Material provided:
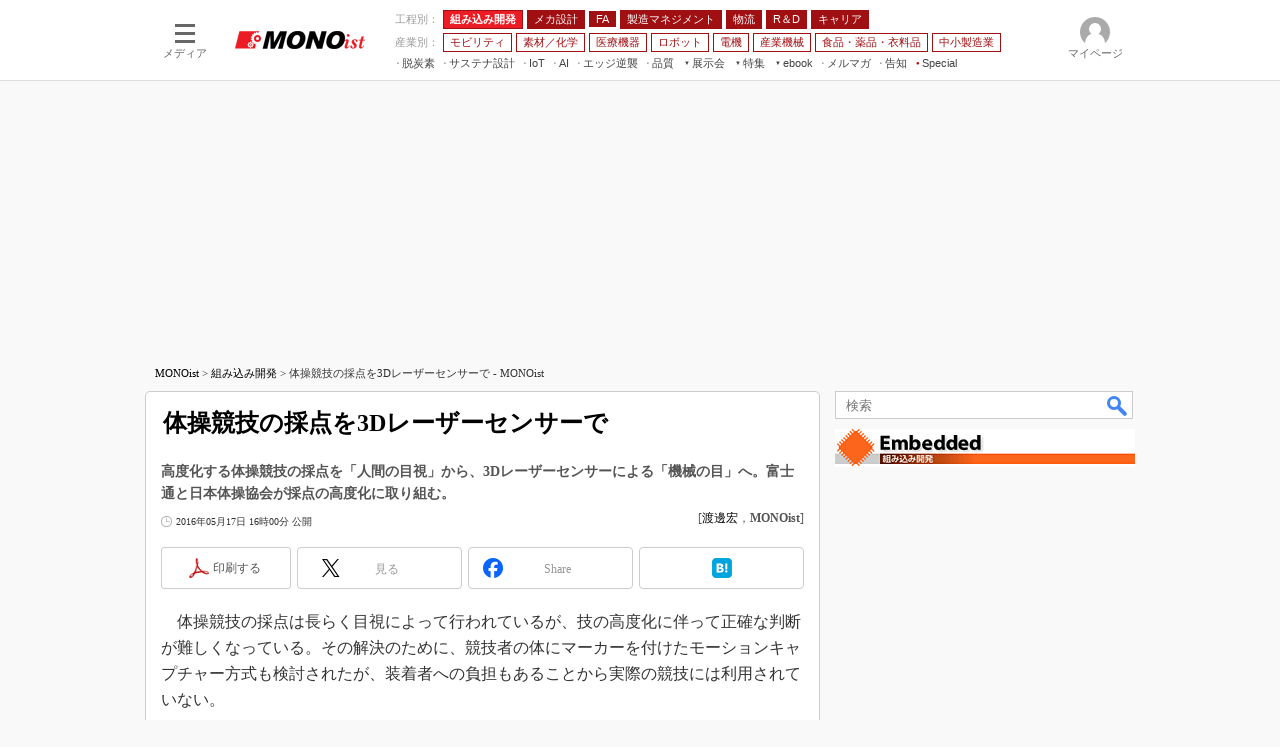

--- FILE ---
content_type: text/html; charset=utf-8
request_url: https://www.google.com/recaptcha/api2/aframe
body_size: 100
content:
<!DOCTYPE HTML><html><head><meta http-equiv="content-type" content="text/html; charset=UTF-8"></head><body><script nonce="FnpVhtdmeBv3W45DIRvqmw">/** Anti-fraud and anti-abuse applications only. See google.com/recaptcha */ try{var clients={'sodar':'https://pagead2.googlesyndication.com/pagead/sodar?'};window.addEventListener("message",function(a){try{if(a.source===window.parent){var b=JSON.parse(a.data);var c=clients[b['id']];if(c){var d=document.createElement('img');d.src=c+b['params']+'&rc='+(localStorage.getItem("rc::a")?sessionStorage.getItem("rc::b"):"");window.document.body.appendChild(d);sessionStorage.setItem("rc::e",parseInt(sessionStorage.getItem("rc::e")||0)+1);localStorage.setItem("rc::h",'1768917437236');}}}catch(b){}});window.parent.postMessage("_grecaptcha_ready", "*");}catch(b){}</script></body></html>

--- FILE ---
content_type: text/javascript;charset=utf-8
request_url: https://id.cxense.com/public/user/id?json=%7B%22identities%22%3A%5B%7B%22type%22%3A%22ckp%22%2C%22id%22%3A%22mkmnriajwbeirs7y%22%7D%2C%7B%22type%22%3A%22lst%22%2C%22id%22%3A%225u6p2vodt04s1dntpse7088wk%22%7D%2C%7B%22type%22%3A%22cst%22%2C%22id%22%3A%225u6p2vodt04s1dntpse7088wk%22%7D%5D%7D&callback=cXJsonpCB9
body_size: 208
content:
/**/
cXJsonpCB9({"httpStatus":200,"response":{"userId":"cx:19v9txr8weu161vdpd4ptljv4z:1euqd4oxp5d5f","newUser":false}})

--- FILE ---
content_type: application/javascript; charset=utf-8
request_url: https://fundingchoicesmessages.google.com/f/AGSKWxVVNA9y6fP8WGb7WiE5aDaHqS-7zFswWza9zbkQoAG8HgCFl8fU4NTL1acBzCdJI0PCOVjw67i06UsZHVHmXWefQxVmA9EcO0MCuY0L3AiwGZ_nFH9T2BNJ2CqzudFwhR9OPJ9CfmG6JQPif98UYfqaC4wXQvLnRXEsly70HFUGNNjDh46Pa3jLYyOX/__ad6..trtbl:-abp-has(.warnIp)_textads./doubleclickcontainer.=com_ads&
body_size: -1291
content:
window['155c33e6-e6dc-46a3-8070-b7dbf65383cc'] = true;

--- FILE ---
content_type: text/javascript;charset=utf-8
request_url: https://p1cluster.cxense.com/p1.js
body_size: 98
content:
cX.library.onP1('5u6p2vodt04s1dntpse7088wk');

Work task: Report each line of the entries where the word "cxense" occurs.

Your solution:
request_url: https://id.cxense.com/public/user/id?json=%7B%22identities%22%3A%5B%7B%22type%22%3A%22ckp%22%2C%22id%22%3A%22mkmnriajwbeirs7y%22%7D%2C%7B%22type%22%3A%22lst%22%2C%22id%22%3A%225u6p2vodt04s1dntpse7088wk%22%7D%2C%7B%22type%22%3A%22cst%22%2C%22id%22%3A%225u6p2vodt04s1dntpse7088wk%22%7D%5D%7D&callback=cXJsonpCB9
request_url: https://p1cluster.cxense.com/p1.js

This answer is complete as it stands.